Até aqui, Paula recebia o Rendimento Social de Inserção como tendo só um descendente. Em julho, acabaria por receber mais 85 euros por mês por ter tido mais um filho. Este valor foi sendo atualizado nos anos seguintes e foi pago até setembro de 2011, num total de 5.524.14 euros. Só foi suspenso nesta altura “por falta de celebração do programa de inserção”. Paula não reclamou.
Paula e Horácio ainda tiveram (de facto) uma segunda filha em 2009, mas pouco depois decidiram separar-se. E foi por esta altura, já em 2010, que o caso acabou por chegar ao Tribunal de Família e Menores do Porto em forma de processo de “promoção e proteção dos descendentes”. Fonte ligada ao processo explicou ao Observador que os dois não se entendiam relativamente à guarda das filhas e que este processo serviu para regular o poder paternal.

** INSTRUÇÕES A SEGUIR **
Diga se cada afirmação está de acordo com o excerto: (a) o Rendimento Social de Inserção foi pago até setembro de 2011; (b) Paula reclamou da suspensão do pagamento; (c) o caso chegou ao Tribunal de Família e Menores do Porto em 2009. Responda sim ou não a cada uma, citando as palavras do excerto que o decidem.

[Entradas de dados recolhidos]
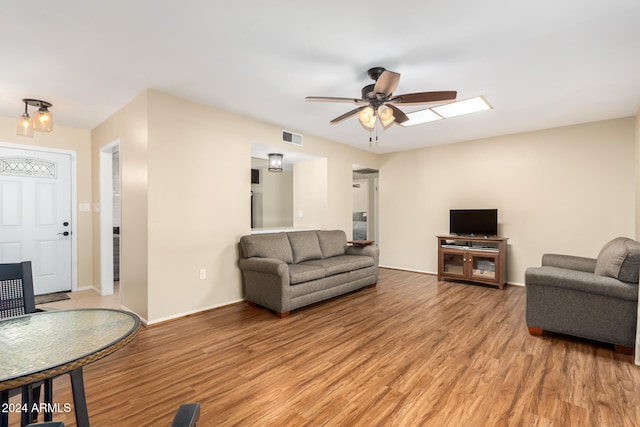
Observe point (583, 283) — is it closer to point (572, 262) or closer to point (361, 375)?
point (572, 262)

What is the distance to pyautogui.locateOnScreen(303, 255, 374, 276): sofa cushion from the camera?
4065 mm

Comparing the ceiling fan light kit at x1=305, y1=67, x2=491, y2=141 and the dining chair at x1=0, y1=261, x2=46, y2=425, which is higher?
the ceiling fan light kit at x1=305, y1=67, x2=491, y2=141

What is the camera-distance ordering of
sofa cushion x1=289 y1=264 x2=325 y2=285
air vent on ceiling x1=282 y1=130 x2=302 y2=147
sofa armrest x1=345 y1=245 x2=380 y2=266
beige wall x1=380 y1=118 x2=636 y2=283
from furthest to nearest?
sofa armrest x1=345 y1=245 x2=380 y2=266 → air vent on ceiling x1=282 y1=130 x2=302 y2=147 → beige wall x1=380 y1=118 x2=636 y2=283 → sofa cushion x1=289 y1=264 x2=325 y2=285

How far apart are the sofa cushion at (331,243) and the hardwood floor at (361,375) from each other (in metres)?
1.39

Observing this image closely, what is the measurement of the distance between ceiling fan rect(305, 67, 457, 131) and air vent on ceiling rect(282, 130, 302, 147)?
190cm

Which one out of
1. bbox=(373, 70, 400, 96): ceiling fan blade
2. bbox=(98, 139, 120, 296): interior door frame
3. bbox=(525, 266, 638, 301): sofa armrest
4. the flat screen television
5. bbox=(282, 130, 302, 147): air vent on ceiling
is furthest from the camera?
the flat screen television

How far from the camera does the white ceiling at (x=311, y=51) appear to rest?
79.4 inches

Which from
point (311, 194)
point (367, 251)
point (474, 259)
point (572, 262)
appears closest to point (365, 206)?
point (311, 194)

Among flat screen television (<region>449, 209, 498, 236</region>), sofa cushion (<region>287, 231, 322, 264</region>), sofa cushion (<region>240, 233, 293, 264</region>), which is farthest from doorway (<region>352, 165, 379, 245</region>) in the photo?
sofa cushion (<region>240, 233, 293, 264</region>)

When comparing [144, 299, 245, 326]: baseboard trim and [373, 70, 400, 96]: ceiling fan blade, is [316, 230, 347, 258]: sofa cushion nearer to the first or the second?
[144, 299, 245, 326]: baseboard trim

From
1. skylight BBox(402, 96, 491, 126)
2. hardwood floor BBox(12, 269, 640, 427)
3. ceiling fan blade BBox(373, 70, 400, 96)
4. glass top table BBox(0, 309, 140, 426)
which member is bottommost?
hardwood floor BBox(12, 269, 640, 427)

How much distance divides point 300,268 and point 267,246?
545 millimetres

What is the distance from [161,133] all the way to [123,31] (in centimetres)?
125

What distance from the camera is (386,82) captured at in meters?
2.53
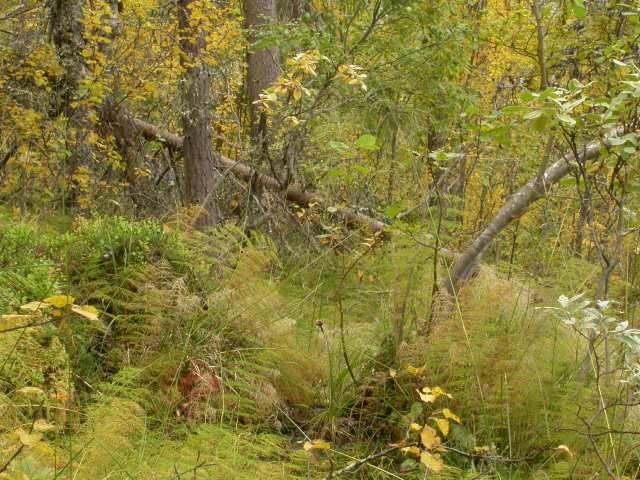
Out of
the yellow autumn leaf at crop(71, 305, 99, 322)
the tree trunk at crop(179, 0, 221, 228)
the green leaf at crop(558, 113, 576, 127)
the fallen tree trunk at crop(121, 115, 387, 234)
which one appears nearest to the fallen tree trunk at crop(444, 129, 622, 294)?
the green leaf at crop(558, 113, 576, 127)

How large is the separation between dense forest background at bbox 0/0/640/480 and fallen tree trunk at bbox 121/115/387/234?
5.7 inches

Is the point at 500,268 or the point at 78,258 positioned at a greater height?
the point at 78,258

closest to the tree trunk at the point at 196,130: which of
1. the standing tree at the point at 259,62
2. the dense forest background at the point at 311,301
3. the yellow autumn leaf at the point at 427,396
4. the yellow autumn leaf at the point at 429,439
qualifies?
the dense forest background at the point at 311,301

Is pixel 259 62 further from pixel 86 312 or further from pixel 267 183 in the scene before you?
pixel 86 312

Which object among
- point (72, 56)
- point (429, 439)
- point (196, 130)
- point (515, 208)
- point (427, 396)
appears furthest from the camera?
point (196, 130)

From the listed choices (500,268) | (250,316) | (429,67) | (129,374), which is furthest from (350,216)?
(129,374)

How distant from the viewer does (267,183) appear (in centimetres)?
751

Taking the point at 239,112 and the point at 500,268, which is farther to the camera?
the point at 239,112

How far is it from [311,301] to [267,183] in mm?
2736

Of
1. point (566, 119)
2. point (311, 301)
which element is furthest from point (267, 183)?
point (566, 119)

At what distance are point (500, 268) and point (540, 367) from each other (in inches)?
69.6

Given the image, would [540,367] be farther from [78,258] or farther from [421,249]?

** RESPOSTA **
(a) Sim: “foi pago até setembro de 2011”.
(b) Não: “Paula não reclamou.”
(c) Não: “já em 2010, que o caso acabou por chegar ao Tribunal de Família e Menores do Porto”.